::: Исходный текст
Искреннее и горькое чувство, с которым Милль это произносит, не знакомо либералу нашего времени. В качестве «человека массы» этот либерал вполне доволен существующим положением дел. Духовная нищета и умственная неполноценность демократической толпы его вполне устраивают, лишь бы «свобода неограниченного формообразования» оставалась нетронутой, лишь бы не затрагивалось право личности так отклоняться от всего общечеловеческого, как ей заблагорассудится. Мимоходом бросаемое Миллем: «у среднего человека посредственны не только умственные способности, но и склонности» ему совершенно чуждо… Современный Запад догматически и бездумно воспроизводит миллевскую проповедь личного своеобразия во что бы то ни стало, нимало не задумываясь о том, зачем это своеобразие ему нужно. Для Милля своеобразие, судя по всему, было не целью, а средством, хотя уверенность его в том, что «избыток личного своеобразия неизменно сопутствовал высокому развитию личности», и что «эксцентричность» как таковая является «противоядием против тирании общественного мнения», в наше время может только удивлять. 13 Из того, что личности прошлого были высокоразвиты и своеобразны, ничуть не следует, что своеобразие ведет к высокому развитию. Снег бел и холоден; значит ли это, что белизна охлаждает?..
::::::
Задание 1
Изложите кратко абзац исходного текста, начинающийся словами «Искреннее и горькое чувство», в виде списка и сохраните его основные положения.
Исходный текст и листинг между собой никак не связаны.
::: Входные данные
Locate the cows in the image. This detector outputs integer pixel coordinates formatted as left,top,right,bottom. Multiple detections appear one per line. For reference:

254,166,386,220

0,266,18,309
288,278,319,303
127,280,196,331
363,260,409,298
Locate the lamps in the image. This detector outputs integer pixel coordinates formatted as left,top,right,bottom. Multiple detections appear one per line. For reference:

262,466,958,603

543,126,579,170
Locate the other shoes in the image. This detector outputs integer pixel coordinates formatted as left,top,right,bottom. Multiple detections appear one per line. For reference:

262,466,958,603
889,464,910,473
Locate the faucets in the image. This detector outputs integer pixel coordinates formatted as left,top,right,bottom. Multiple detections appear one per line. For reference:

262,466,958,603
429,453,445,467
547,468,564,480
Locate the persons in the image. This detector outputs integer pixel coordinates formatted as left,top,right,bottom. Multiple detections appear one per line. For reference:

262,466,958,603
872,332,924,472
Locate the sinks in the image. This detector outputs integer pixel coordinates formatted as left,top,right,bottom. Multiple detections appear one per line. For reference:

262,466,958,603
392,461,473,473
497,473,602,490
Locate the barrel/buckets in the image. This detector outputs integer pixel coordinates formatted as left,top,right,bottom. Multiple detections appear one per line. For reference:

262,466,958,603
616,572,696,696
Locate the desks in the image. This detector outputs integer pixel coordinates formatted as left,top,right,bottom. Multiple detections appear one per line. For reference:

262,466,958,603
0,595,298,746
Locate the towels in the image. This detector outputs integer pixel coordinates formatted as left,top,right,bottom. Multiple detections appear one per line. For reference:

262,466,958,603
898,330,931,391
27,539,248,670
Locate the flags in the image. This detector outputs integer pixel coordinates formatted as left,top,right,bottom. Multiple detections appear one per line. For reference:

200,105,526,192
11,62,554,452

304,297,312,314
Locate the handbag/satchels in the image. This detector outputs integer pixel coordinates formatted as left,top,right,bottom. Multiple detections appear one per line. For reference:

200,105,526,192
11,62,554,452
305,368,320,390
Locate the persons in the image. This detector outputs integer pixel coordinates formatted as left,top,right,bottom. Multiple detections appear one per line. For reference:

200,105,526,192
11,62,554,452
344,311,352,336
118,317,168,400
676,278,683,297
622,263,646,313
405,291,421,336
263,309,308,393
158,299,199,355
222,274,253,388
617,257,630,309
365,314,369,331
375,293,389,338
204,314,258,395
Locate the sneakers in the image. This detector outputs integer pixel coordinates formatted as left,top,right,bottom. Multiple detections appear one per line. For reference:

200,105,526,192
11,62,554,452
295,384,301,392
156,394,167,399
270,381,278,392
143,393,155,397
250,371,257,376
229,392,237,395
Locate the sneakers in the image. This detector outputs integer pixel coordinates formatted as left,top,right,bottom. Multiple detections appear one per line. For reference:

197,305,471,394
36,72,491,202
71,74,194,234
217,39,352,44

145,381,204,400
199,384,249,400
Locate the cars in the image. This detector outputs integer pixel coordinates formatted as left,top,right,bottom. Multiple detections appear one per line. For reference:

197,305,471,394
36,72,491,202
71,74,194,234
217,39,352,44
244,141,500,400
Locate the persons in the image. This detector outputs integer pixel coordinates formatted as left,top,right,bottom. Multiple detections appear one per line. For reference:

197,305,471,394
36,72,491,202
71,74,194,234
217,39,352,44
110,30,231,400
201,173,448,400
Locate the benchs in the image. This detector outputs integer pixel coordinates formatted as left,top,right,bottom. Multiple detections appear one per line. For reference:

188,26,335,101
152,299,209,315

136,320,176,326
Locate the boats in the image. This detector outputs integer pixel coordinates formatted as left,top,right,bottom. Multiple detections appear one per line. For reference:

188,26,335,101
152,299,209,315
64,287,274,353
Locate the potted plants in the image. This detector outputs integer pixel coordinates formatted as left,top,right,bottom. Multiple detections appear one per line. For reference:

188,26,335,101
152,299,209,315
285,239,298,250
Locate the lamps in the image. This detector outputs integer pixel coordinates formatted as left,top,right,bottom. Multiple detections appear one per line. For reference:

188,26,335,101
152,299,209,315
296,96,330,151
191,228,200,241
::::::
Задание 2
Измените в листинге строки между строкой, содержащей «Locate the faucets», и строкой, содержащей «547,468,564,480», включительно: замените «faucets» на «taps» и приведите только эти строки.

Ответ 1
- Современному либералу незнакомо горькое чувство, с которым говорит Милль. Как «человек массы», этот либерал доволен существующим положением дел.
- Его устраивают духовная нищета и умственная неполноценность демократической толпы, если только за личностью остаётся право как угодно отклоняться от общечеловеческого.
- Ему чужда мысль Милля о том, что у среднего человека посредственны не только способности, но и склонности.
- Современный Запад бездумно воспроизводит миллевскую проповедь личного своеобразия и не задумывается, зачем оно ему нужно.
- Для Милля своеобразие было, по-видимому, средством, а не целью. Однако его уверенность в том, что своеобразие сопутствует высокому развитию личности, а эксцентричность служит противоядием от тирании общественного мнения, сегодня может лишь удивлять.
- Личности прошлого были высокоразвиты и своеобразны, но из этого не следует, что своеобразие ведёт к развитию. Снег бел и холоден, однако белизна не охлаждает.

Ответ 2
Locate the taps in the image. This detector outputs integer pixel coordinates formatted as left,top,right,bottom. Multiple detections appear one per line. For reference:

262,466,958,603
429,453,445,467
547,468,564,480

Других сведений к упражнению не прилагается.